シホ



イザーク・ジュールという人物を初めて間近で見たとき、シホはひどく戸惑った。
若い隊長だとは聞いていた。しかし……現れたのは、士官学校を卒業した直後の自分と、ほとんど年齢の変わらぬ、ちょっと高飛車風な少年で。しかもただ偉そうなだけではない。顔につけられた生々しい傷跡が、歴戦の勇士たる風格すらも漂わせている。
なのに――シホとイザーク、二人の差は、たったの一期。
同じ『赤』を纏い、一年で隊長を名乗ることの出来た人物であると知らされ――焦燥感が生まれた。

自分は……イザークのようになれるだろうか。
彼女は、自分の未来と彼の未来を重ね合わせる。そして悲観した。

赤を纏うシホだが、成績はエリート達の中でも下位の方である。しかも“女”。赤服を着る女性など。一期に一人、現れるか現れないかの確率だ。
無論、出世する人間もいる。だがシホは、白服を着る自分を想像する事が出来なかった。
士官生時代は、あんなにも夢見ていたのに――

「こんな所で何をしている? シホ・ハーネンフース!」

突如呼ばれ、シホは振り返った。
イザークがいる。そして彼女の目の届く範囲にいるのは、白服を纏った彼一人。
と言うことは……イザークがシホの名を呼んだわけで。

頭の回路が繋がらない。彼とはつい先ほど、顔合わせをしたばかりなのに……まさか、もう早名前を覚えられているとは思わなかった。

「何をしているのか、と訊いているんだ」

一向に話し出さないシホに苛立ちを感じたのか、イザークの口調が強くなる。
目の前にいる少年は、自分の上官――その現実を認識した途端、シホの頭は恐ろしい勢いで回りだした。ピッと姿勢を正し、的確に現状を伝える。

「申し訳ありません。考え事をしていました」
「そんなもの、見れば分かる!」
「――は?」

怒鳴られ、シホは目を点にした。
何をしているのかと訊かれたから、考え事をしていると伝えた。間違っていないはずだが、彼は声を荒げた。
見れば分かる――と。
意味が分からない。
まじまじとイザークの顔を覗き込んでいると、彼は咳払いをして、言葉を繋いだ。

「いや、そうじゃなくてだな……その、私は貴様の上官なんだから、部下のことは全て把握しておかないと……」

口ごもりながらも、イザークは伝えるべき言葉を探した。
そのたどたどしさが、シホに全てを教えてくれる。

つまりイザークは……考え事をするシホを見つけ、相談にのろうとしたのだ。

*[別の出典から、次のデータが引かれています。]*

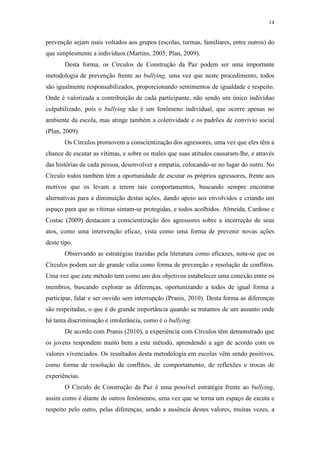 14
prevenção sejam mais voltados aos grupos (escolas, turmas, familiares, entre outros) do
que simplesmente a indivíduos (Martins, 2005; Plan, 2009).
Desta forma, os Círculos de Construção da Paz podem ser uma importante
metodologia de prevenção frente ao bullying, uma vez que neste procedimento, todos
são igualmente responsabilizados, proporcionando sentimentos de igualdade e respeito.
Onde é valorizada a contribuição de cada participante, não sendo um único indivíduo
culpabilizado, pois o bullying não é um fenômeno individual, que ocorre apenas no
ambiente da escola, mas atinge também a coletividade e os padrões de convívio social
(Plan, 2009).
Os Círculos promovem a conscientização dos agressores, uma vez que eles têm a
chance de escutar as vítimas, e sobre os males que suas atitudes causaram-lhe, e através
das histórias de cada pessoa, desenvolver a empatia, colocando-se no lugar do outro. No
Círculo todos também têm a oportunidade de escutar os próprios agressores, frente aos
motivos que os levam a terem tais comportamentos, buscando sempre encontrar
alternativas para a diminuição destas ações, dando apoio aos envolvidos e criando um
espaço para que as vítimas sintam-se protegidas, e todos acolhidos. Almeida, Cardoso e
Costac (2009) destacam a conscientização dos agressores sobre a incorreção de seus
atos, como uma intervenção eficaz, vista como uma forma de prevenir novas ações
deste tipo.
Observando as estratégias trazidas pela literatura como eficazes, nota-se que os
Círculos podem ser de grande valia como forma de prevenção e resolução de conflitos.
Uma vez que este método tem como um dos objetivos estabelecer uma conexão entre os
membros, buscando explorar as diferenças, oportunizando a todos de igual forma a
participar, falar e ser ouvido sem interrupção (Pranis, 2010). Desta forma as diferenças
são respeitadas, o que é de grande importância quando se tratamos de um assunto onde
há tanta discriminação e intolerância, como é o bullying.
De acordo com Pranis (2010), a experiência com Círculos têm demonstrado que
os jovens respondem muito bem a este método, aprendendo a agir de acordo com os
valores vivenciados. Os resultados desta metodologia em escolas vêm sendo positivos,
como forma de resolução de conflitos, de comportamento, de reflexões e trocas de
experiências.
O Círculo de Construção da Paz é uma possível estratégia frente ao bullying,
assim como é diante de outros fenômenos, uma vez que se torna um espaço de escuta e
respeito pelo outro, pelas diferenças, sendo a ausência destes valores, muitas vezes, a
 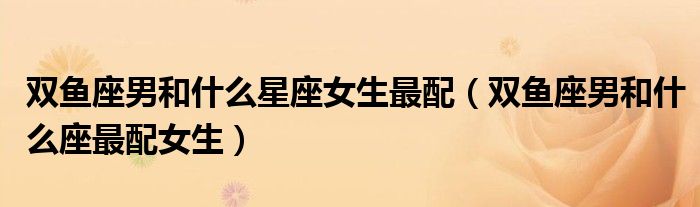 雙魚座男和什么星座女生最配（雙魚座男和什么座最配女生）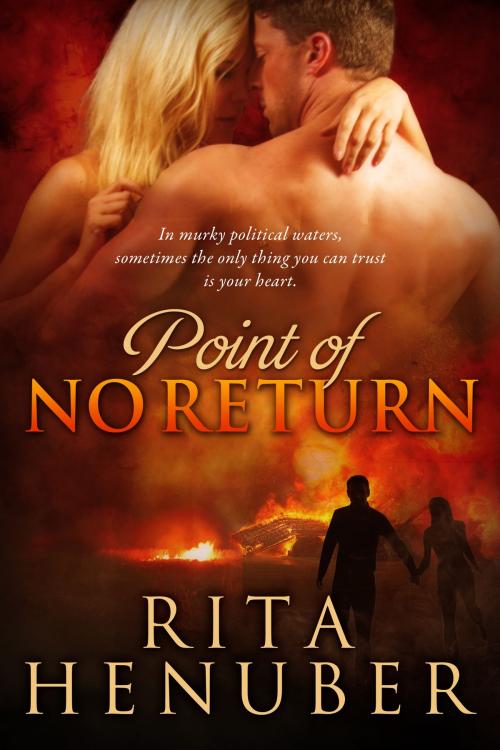 Cover of the book Point Of No Return by Rita Henuber, Rita Henuber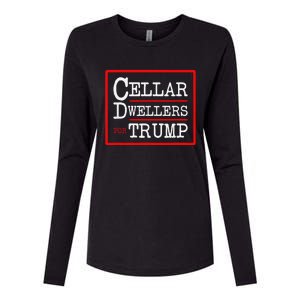 Cellar Dwellers Basement Dwellers For Trump For President Womens Cotton Relaxed Long Sleeve T-Shirt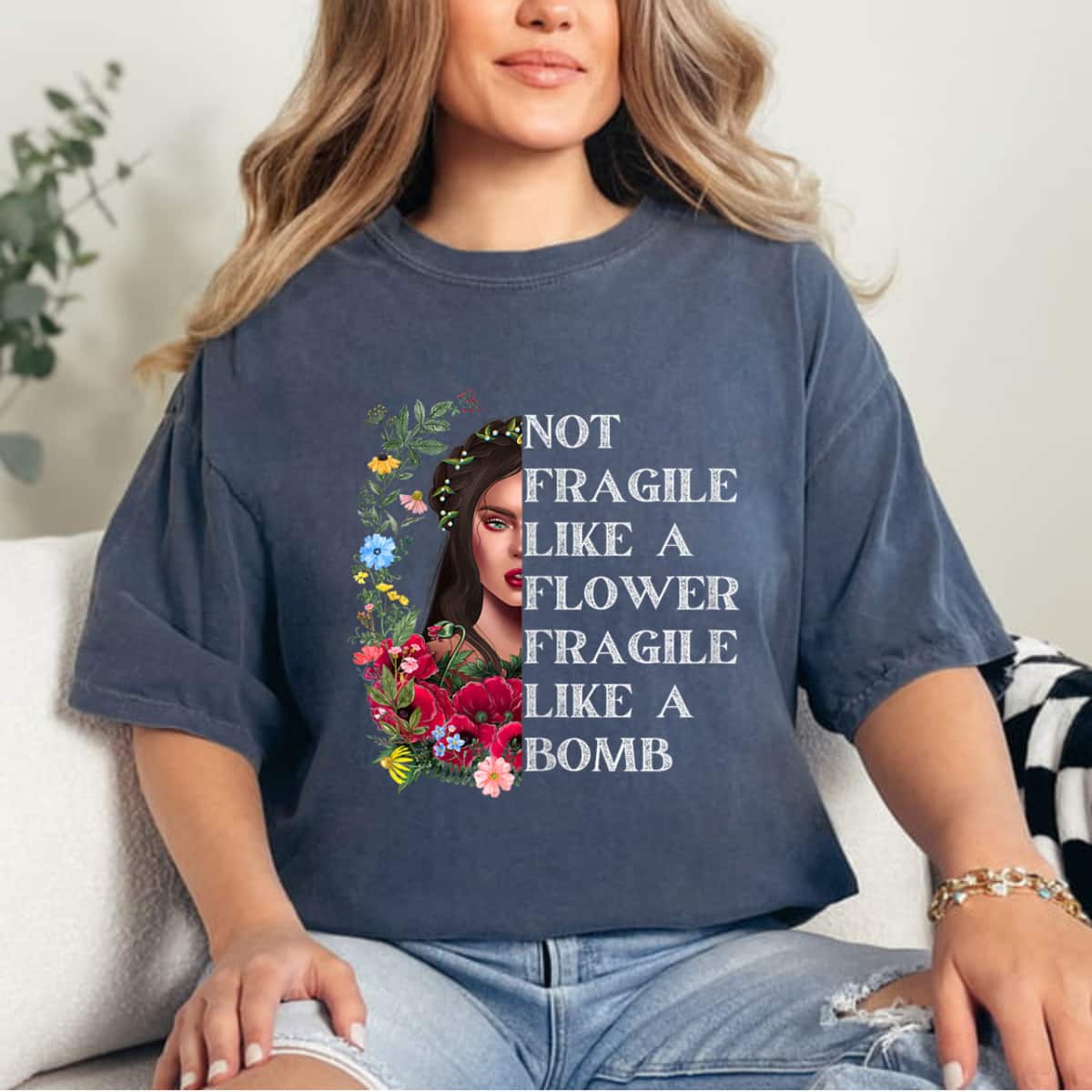 Funny Inspirational Graphics Not Fragile Like A Flower But A Bomb T-Shirt Funny Inspirational Graphics Not Fragile Like A Flower But A Bomb T-Shirt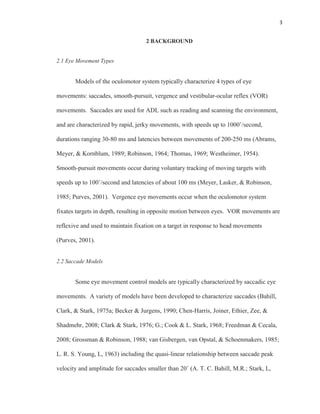 3
2 BACKGROUND
2.1 Eye Movement Types
Models of the oculomotor system typically characterize 4 types of eye
movements: saccades, smooth-pursuit, vergence and vestibular-ocular reflex (VOR)
movements. Saccades are used for ADL such as reading and scanning the environment,
and are characterized by rapid, jerky movements, with speeds up to 1000˚/second,
durations ranging 30-80 ms and latencies between movements of 200-250 ms (Abrams,
Meyer, & Kornblum, 1989; Robinson, 1964; Thomas, 1969; Westheimer, 1954).
Smooth-pursuit movements occur during voluntary tracking of moving targets with
speeds up to 100˚/second and latencies of about 100 ms (Meyer, Lasker, & Robinson,
1985; Purves, 2001). Vergence eye movements occur when the oculomotor system
fixates targets in depth, resulting in opposite motion between eyes. VOR movements are
reflexive and used to maintain fixation on a target in response to head movements
(Purves, 2001).
2.2 Saccade Models
Some eye movement control models are typically characterized by saccadic eye
movements. A variety of models have been developed to characterize saccades (Bahill,
Clark, & Stark, 1975a; Becker & Jurgens, 1990; Chen-Harris, Joiner, Ethier, Zee, &
Shadmehr, 2008; Clark & Stark, 1976; G.; Cook & L. Stark, 1968; Freedman & Cecala,
2008; Grossman & Robinson, 1988; van Gisbergen, van Opstal, & Schoenmakers, 1985;
L. R. S. Young, L, 1963) including the quasi-linear relationship between saccade peak
velocity and amplitude for saccades smaller than 20˚ (A. T. C. Bahill, M.R.; Stark, L,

しかし彼は相談ごとなど、したこともされたことも無い。慣れない事にチャレンジした結果、どうすればシホの悩みを聞き出せるのか、分からなくなってしまったのだ。


〈不器用な人……〉


シホはまだ、眉間にしわを寄せたイザークしか見た事が無い。
相手は上官で、自分は部下。下手に馴れ合うつもりは無かったが……瞬間、笑った顔も見てみたいと思ってしまった。
厳しい空気を漂わせながら、実は優しい上官の微笑を。

「いえ。赤服の重みを感じていただけです」
「赤の、重み……」

ふとイザークの顔が曇る。思わぬ反応に、シホは戸惑った。
『赤の重み』で、なぜそんな、哀しそうな顔をするのか。


知りたい――けど、立ち入れない。


歯痒い思いをしながら、シホは決意した。

この人に、ついていこうと。
どこまでも、地の果てまでも。


彼の傍で、戦い続けよう――





-end-
結びに一言
イザシホ初顔合わせ直後をイメージ。しかめっ面のイザークよりも、笑顔を見てみたいと思うシホで。